▶ _WHAT NEEDS TO BE DONE_
In the text on politics and principle, who are the only politicians that can afford to vote from principle?

▶ _SUPPLIED TEXT_
▬▬▬
There’s a reason. Politics requires a continual calculation of how to align with the majority. A minority politician is, pretty soon, a losing politician. Passing legislation requires convincing others; getting elected requires convincing others. The art (or science, increasingly) of politics is combining effective majorities across various issues, while minimizing the perception of the minorities as being on the other side.

That means there is virtually no single principle that a successful politician can afford to consistently endorse.

Yet all the while, we engage with politicians in a mutual conspiracy to deny that this is the case. We insist on believing that politicians believe in principle; and they in turn use the language of principle, in order to gain our votes.

Then we become outraged in the cases when politicians are caught violating their principles—whether it’s Republican homophobes caught with their pants down, or Democratic social liberals invested in subprime mortgages.

Logically, we should not be enraged. Humanly, we are. Because we want to trust, and trust requires some measure of consistency around principles.

The answer may lie partly in losing our innocence. Trust in politics arguably requires term limits. Only lame ducks can afford to vote from principle.

On the other hand, to surrender to cynicism and accept politics as merely an exercise in coalition-building is to move in the direction of single-issue politics—abandoning the middle, and any hope for unity.

Or, to continue to hope for the best—a politician with just enough principles and persuasive capability to actually sway opinion. To create a majority where none existed.  A real leader, in short.

Well, hope springs eternal.
▬▬▬
▶ _ITEMS_
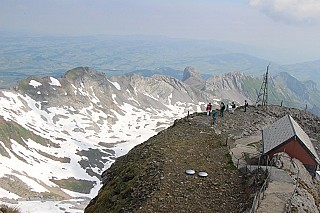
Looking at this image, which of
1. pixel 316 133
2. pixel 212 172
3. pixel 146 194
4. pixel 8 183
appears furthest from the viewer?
pixel 8 183

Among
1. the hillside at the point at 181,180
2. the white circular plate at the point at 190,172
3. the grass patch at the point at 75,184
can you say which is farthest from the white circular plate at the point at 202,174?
the grass patch at the point at 75,184

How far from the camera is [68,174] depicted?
180 metres

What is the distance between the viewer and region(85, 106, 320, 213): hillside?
20.8 meters

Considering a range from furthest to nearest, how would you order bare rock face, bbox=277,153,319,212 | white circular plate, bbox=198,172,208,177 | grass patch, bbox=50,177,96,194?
1. grass patch, bbox=50,177,96,194
2. white circular plate, bbox=198,172,208,177
3. bare rock face, bbox=277,153,319,212

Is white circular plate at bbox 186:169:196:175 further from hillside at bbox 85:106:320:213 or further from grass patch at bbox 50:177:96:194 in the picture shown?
grass patch at bbox 50:177:96:194

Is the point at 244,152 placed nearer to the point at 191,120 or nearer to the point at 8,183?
the point at 191,120

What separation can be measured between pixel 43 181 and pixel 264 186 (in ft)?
518

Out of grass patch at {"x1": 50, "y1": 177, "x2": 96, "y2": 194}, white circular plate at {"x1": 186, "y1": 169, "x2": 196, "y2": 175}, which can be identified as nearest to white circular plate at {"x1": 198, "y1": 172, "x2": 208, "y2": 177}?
white circular plate at {"x1": 186, "y1": 169, "x2": 196, "y2": 175}

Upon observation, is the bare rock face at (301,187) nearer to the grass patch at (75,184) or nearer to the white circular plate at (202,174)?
the white circular plate at (202,174)

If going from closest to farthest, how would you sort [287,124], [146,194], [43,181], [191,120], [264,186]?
1. [264,186]
2. [146,194]
3. [287,124]
4. [191,120]
5. [43,181]

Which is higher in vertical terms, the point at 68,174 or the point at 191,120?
the point at 191,120

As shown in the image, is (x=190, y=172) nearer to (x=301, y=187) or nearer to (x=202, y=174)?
(x=202, y=174)

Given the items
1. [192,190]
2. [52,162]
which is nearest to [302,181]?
[192,190]

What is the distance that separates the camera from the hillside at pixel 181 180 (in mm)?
20766
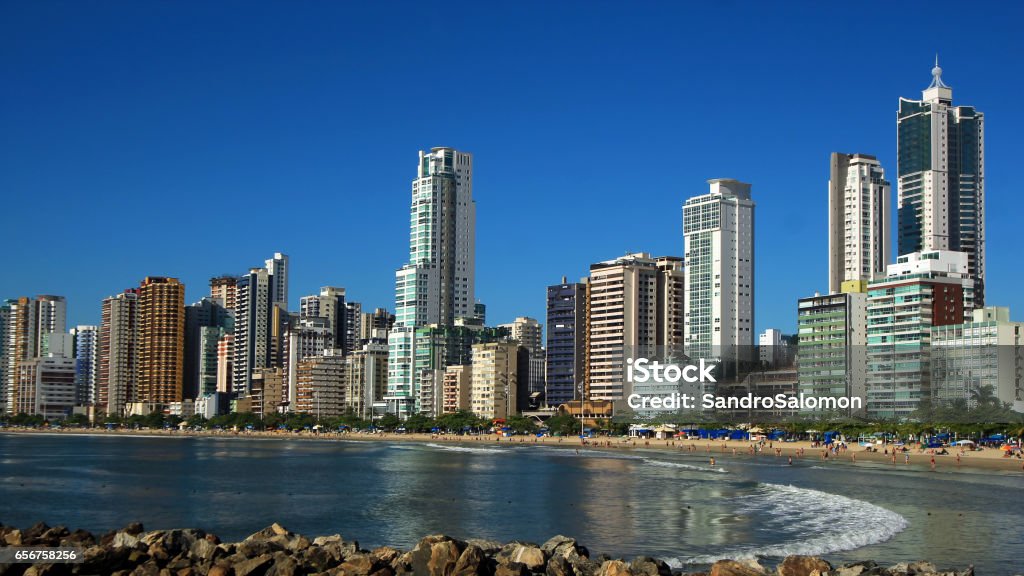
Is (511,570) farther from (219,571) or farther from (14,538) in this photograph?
(14,538)

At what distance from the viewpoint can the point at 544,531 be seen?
5225cm

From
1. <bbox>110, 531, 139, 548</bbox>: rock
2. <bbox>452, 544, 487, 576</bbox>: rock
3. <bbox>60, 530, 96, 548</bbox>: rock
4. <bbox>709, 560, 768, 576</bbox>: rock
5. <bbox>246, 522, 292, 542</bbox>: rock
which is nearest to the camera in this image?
<bbox>452, 544, 487, 576</bbox>: rock

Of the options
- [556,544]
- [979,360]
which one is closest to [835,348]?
[979,360]

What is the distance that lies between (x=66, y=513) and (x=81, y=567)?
32.4 m

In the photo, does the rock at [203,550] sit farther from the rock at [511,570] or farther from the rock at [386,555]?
the rock at [511,570]

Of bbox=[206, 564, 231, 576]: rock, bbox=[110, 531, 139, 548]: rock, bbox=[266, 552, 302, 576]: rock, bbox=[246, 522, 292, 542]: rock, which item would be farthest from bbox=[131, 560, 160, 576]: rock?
bbox=[246, 522, 292, 542]: rock

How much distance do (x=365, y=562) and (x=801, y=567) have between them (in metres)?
13.2

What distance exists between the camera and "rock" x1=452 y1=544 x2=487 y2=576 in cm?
3139

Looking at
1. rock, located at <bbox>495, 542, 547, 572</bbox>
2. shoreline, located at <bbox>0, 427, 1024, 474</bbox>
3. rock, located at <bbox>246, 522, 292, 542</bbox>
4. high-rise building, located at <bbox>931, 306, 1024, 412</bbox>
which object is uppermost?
high-rise building, located at <bbox>931, 306, 1024, 412</bbox>

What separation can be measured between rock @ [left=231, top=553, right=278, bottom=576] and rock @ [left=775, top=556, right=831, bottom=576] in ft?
50.6

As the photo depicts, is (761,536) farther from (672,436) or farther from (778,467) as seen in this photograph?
(672,436)

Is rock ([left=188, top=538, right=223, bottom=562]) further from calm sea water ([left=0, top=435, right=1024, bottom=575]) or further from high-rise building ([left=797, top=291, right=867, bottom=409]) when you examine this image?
high-rise building ([left=797, top=291, right=867, bottom=409])

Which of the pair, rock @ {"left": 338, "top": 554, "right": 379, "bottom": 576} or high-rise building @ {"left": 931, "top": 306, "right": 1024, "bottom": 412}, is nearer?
rock @ {"left": 338, "top": 554, "right": 379, "bottom": 576}

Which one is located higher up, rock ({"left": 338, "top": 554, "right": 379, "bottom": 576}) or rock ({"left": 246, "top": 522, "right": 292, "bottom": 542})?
rock ({"left": 338, "top": 554, "right": 379, "bottom": 576})
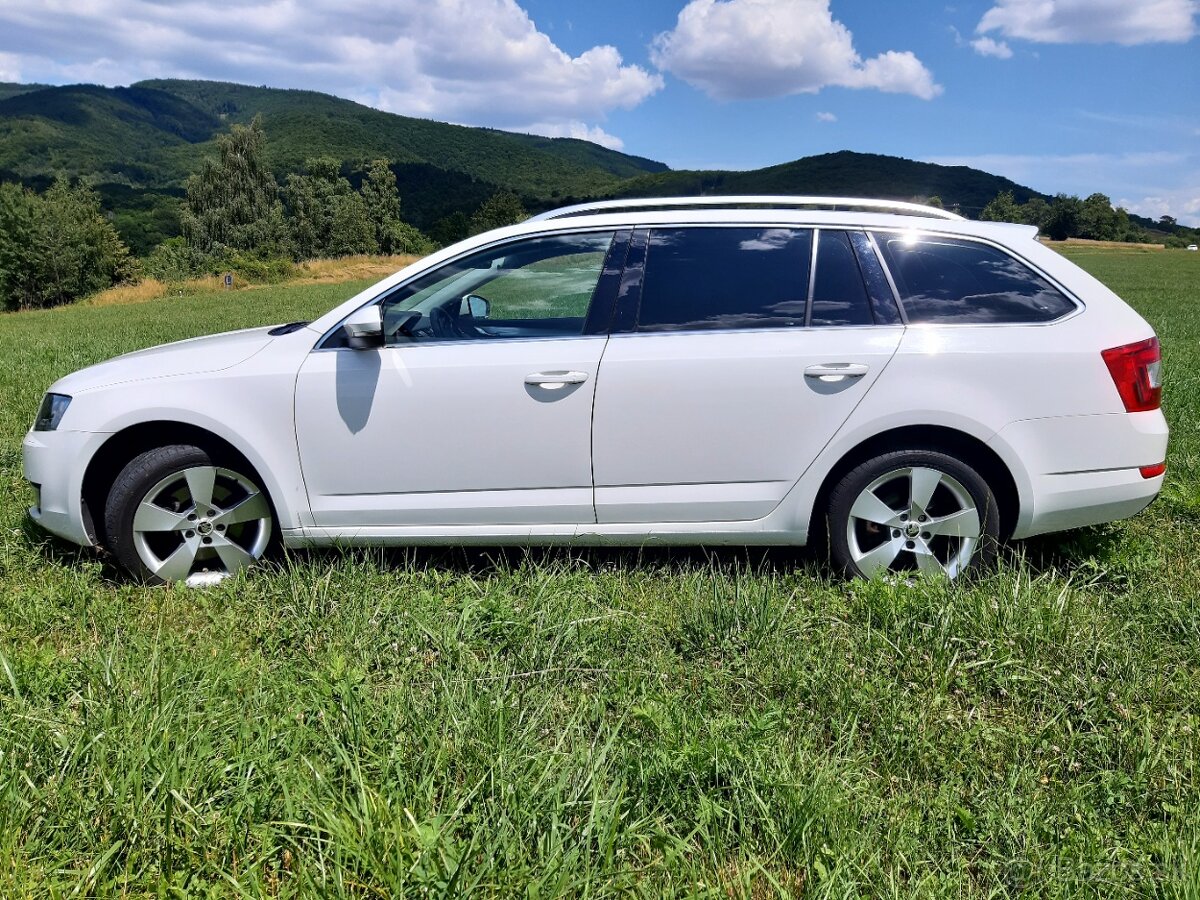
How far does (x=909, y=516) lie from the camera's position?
137 inches

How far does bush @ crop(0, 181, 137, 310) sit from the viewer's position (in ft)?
223

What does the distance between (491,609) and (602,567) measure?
0.67 meters

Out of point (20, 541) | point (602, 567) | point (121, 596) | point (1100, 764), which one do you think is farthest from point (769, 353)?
point (20, 541)

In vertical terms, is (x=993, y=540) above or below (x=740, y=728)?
above

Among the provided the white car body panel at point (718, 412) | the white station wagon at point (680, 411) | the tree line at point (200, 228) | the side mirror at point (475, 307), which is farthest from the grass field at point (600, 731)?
the tree line at point (200, 228)

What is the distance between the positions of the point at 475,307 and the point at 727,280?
1367 mm

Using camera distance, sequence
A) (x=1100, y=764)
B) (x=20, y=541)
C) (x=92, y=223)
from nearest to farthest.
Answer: (x=1100, y=764)
(x=20, y=541)
(x=92, y=223)

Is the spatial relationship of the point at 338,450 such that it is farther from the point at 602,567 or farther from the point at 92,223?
▬▬▬
▶ _CORRECT RESPONSE_
Lame ducks.